C’est en dépoussiérant quelques vieux classiques que Le Musicodrome vous propose pour ce début de mois d’avril un morceau qui nous vient tout droit de la Bretagne, et qui résonne comme un hymne d’insoumission, d’appartenance à une culture locale, mais aussi qui est transcendé d’idées humanistes.
La Blanche Hermine, de l’écrivain et chansonnier Gilles Servat, qu’on vous propose d’écouter aujourd’hui. Écrite en 1970, et « discographiée » sur un album éponyme sortie en 1972, elle a vu le jour dans un petit bistrot breton à Paris dans lequel le chanteur faisait la manche. L’on retrouve dans ce morceau un esprit folk, un peu beatnik, qui a marqué le mouvement soixantehuitard, mêlé à un chant guerrier incitant les bretons à la révolte.

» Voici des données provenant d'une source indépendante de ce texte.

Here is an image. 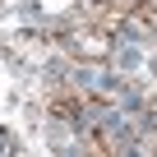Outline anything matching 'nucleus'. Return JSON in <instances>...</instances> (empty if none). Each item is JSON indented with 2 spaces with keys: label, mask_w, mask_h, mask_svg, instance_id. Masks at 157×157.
Here are the masks:
<instances>
[{
  "label": "nucleus",
  "mask_w": 157,
  "mask_h": 157,
  "mask_svg": "<svg viewBox=\"0 0 157 157\" xmlns=\"http://www.w3.org/2000/svg\"><path fill=\"white\" fill-rule=\"evenodd\" d=\"M69 46L88 60H106L111 56V33L106 28H69Z\"/></svg>",
  "instance_id": "obj_1"
},
{
  "label": "nucleus",
  "mask_w": 157,
  "mask_h": 157,
  "mask_svg": "<svg viewBox=\"0 0 157 157\" xmlns=\"http://www.w3.org/2000/svg\"><path fill=\"white\" fill-rule=\"evenodd\" d=\"M88 148H93V152H116V143H111L106 134H93V143H88Z\"/></svg>",
  "instance_id": "obj_2"
}]
</instances>
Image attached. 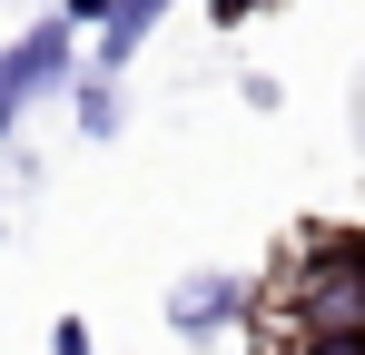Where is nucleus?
<instances>
[{"mask_svg": "<svg viewBox=\"0 0 365 355\" xmlns=\"http://www.w3.org/2000/svg\"><path fill=\"white\" fill-rule=\"evenodd\" d=\"M69 69H79V30H69L60 10H50V20H30V30L0 50V138L30 118V99L69 89Z\"/></svg>", "mask_w": 365, "mask_h": 355, "instance_id": "1", "label": "nucleus"}, {"mask_svg": "<svg viewBox=\"0 0 365 355\" xmlns=\"http://www.w3.org/2000/svg\"><path fill=\"white\" fill-rule=\"evenodd\" d=\"M247 277H178L168 287V326H178L187 346H207V336H227V326H247Z\"/></svg>", "mask_w": 365, "mask_h": 355, "instance_id": "2", "label": "nucleus"}, {"mask_svg": "<svg viewBox=\"0 0 365 355\" xmlns=\"http://www.w3.org/2000/svg\"><path fill=\"white\" fill-rule=\"evenodd\" d=\"M158 20H168V0H109V10L89 20L99 40H89V59H79V69H89V79H119L128 59H138V40H148Z\"/></svg>", "mask_w": 365, "mask_h": 355, "instance_id": "3", "label": "nucleus"}, {"mask_svg": "<svg viewBox=\"0 0 365 355\" xmlns=\"http://www.w3.org/2000/svg\"><path fill=\"white\" fill-rule=\"evenodd\" d=\"M69 79H79V138H119V79H89V69Z\"/></svg>", "mask_w": 365, "mask_h": 355, "instance_id": "4", "label": "nucleus"}, {"mask_svg": "<svg viewBox=\"0 0 365 355\" xmlns=\"http://www.w3.org/2000/svg\"><path fill=\"white\" fill-rule=\"evenodd\" d=\"M50 355H89V326H79V316H60V326H50Z\"/></svg>", "mask_w": 365, "mask_h": 355, "instance_id": "5", "label": "nucleus"}, {"mask_svg": "<svg viewBox=\"0 0 365 355\" xmlns=\"http://www.w3.org/2000/svg\"><path fill=\"white\" fill-rule=\"evenodd\" d=\"M257 10H267V0H207V20H217V30H237V20H257Z\"/></svg>", "mask_w": 365, "mask_h": 355, "instance_id": "6", "label": "nucleus"}, {"mask_svg": "<svg viewBox=\"0 0 365 355\" xmlns=\"http://www.w3.org/2000/svg\"><path fill=\"white\" fill-rule=\"evenodd\" d=\"M99 10H109V0H60V20H69V30H89Z\"/></svg>", "mask_w": 365, "mask_h": 355, "instance_id": "7", "label": "nucleus"}]
</instances>
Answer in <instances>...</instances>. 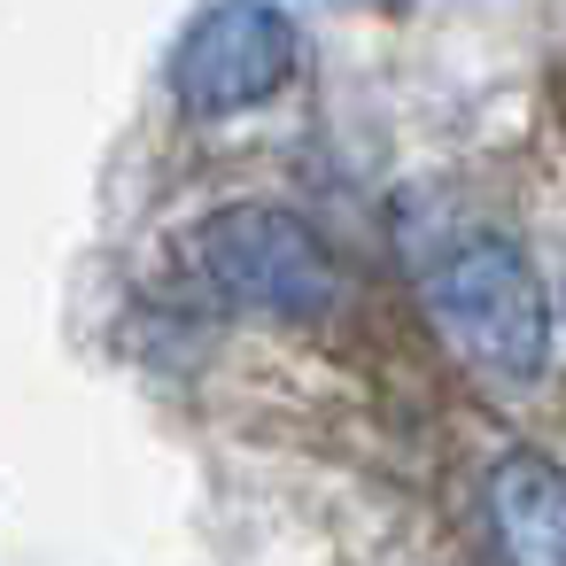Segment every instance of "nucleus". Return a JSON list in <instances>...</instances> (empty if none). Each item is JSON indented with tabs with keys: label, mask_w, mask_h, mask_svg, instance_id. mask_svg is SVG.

L’Hermine est l’animal emblématique de l’ancien duché de Bretagne, avec une devise sans concession « Plutôt la mort que la souillure ». En 1975, Gilles Servat changea un couplet, car emprunt de misogynie, et la chanson prit le nom de Le départ du Partisan.
Dans ce texte, même si il est question de combat, voir de guerre, l’on retient surtout qu’il s’agit d’un appel à la lutte, à ne pas ployer le genoux face aux plus grands, ceci pour pouvoir faire vivre identité et culture populaire. Certaines personnes aux idées royalistes, ou extrêmistes-nationalistes, ont eu des problèmes d’auditions et ont récupéré cette chanson sans en comprendre, ni le contexte, ni les textes. C’est avec verve que Gilles Servat a remit les points sur les i, et tenu à redonner le véritable pelage au mustélidé, dans Touche pas à la blanche hermine…
Bercé par les textes de Ferré et Brassens, c’est en écoutant d’autres de ces textes que l’on comprend mieux les idées de l’Homme. Généralement hostile à l’ordre établi, il apparaît aussi comme un fervent défenseur de l’environnement et de la paysannerie, en témoignent certaines de ses chansons d’époque critiquant notamment le remembrement (passage de l’agriculture paysanne, à l’agriculture industrielle et massivement chimique). Mais aussi sa propre réadaptation de La blanche Hermine, en hommage aux Zadistes de Notre-Dame-des-Landes, en critique et virulence à l’égard de ce projet du passé, dépassé, où l’alliance Multinationale/État se fait symbole du capitalisme forcené et sans limite. C’est également en défense des classes populaires que se présente cette chanson, comme d’autres du répertoire (Les Prolétaires), lors de mouvements sociaux en 75, avec la grève du Joint Français, ou plus récemment avec les bonnets rouges. En 2007, Les Ramoneurs de Menirs reprennent le chant avec le style qu’on leur connaît, l’on entend même Gilles Servat sur les dernier couplet.
Même 47 ans après son écriture, ce texte peut encore raisonner puisque depuis nous sommes allé plus loin dans le massacre des cultures locales, des identités, des savoirs faire, des langues. Vous l’aurez compris, il ne s’agit pas de revendiquer ou d’encourager un repli identitaire, ou une idéologie du « c’était mieux avant ». Mais de montrer du doigt ce rouleau compresseur qui détruit les pratiques populaires alors que ce sont elles qui donnent de l’autonomie, et favorisent l’autosuffisance des peuples. On est pas fan des citations habituellement, mais y en a deux/trois qui ont des petites phrases plutôt bien senties, et implacables… Notamment un certain Bakounine, « l’uniformité c’est la mort. La diversité c’est la vie. »
Bonne écoute à vous !
Et dire qu’elle a bercé les soirées chants du Clos dans les années 80/90…Colonie des monts du Forez bien loin de la Bretagne de Gilles S.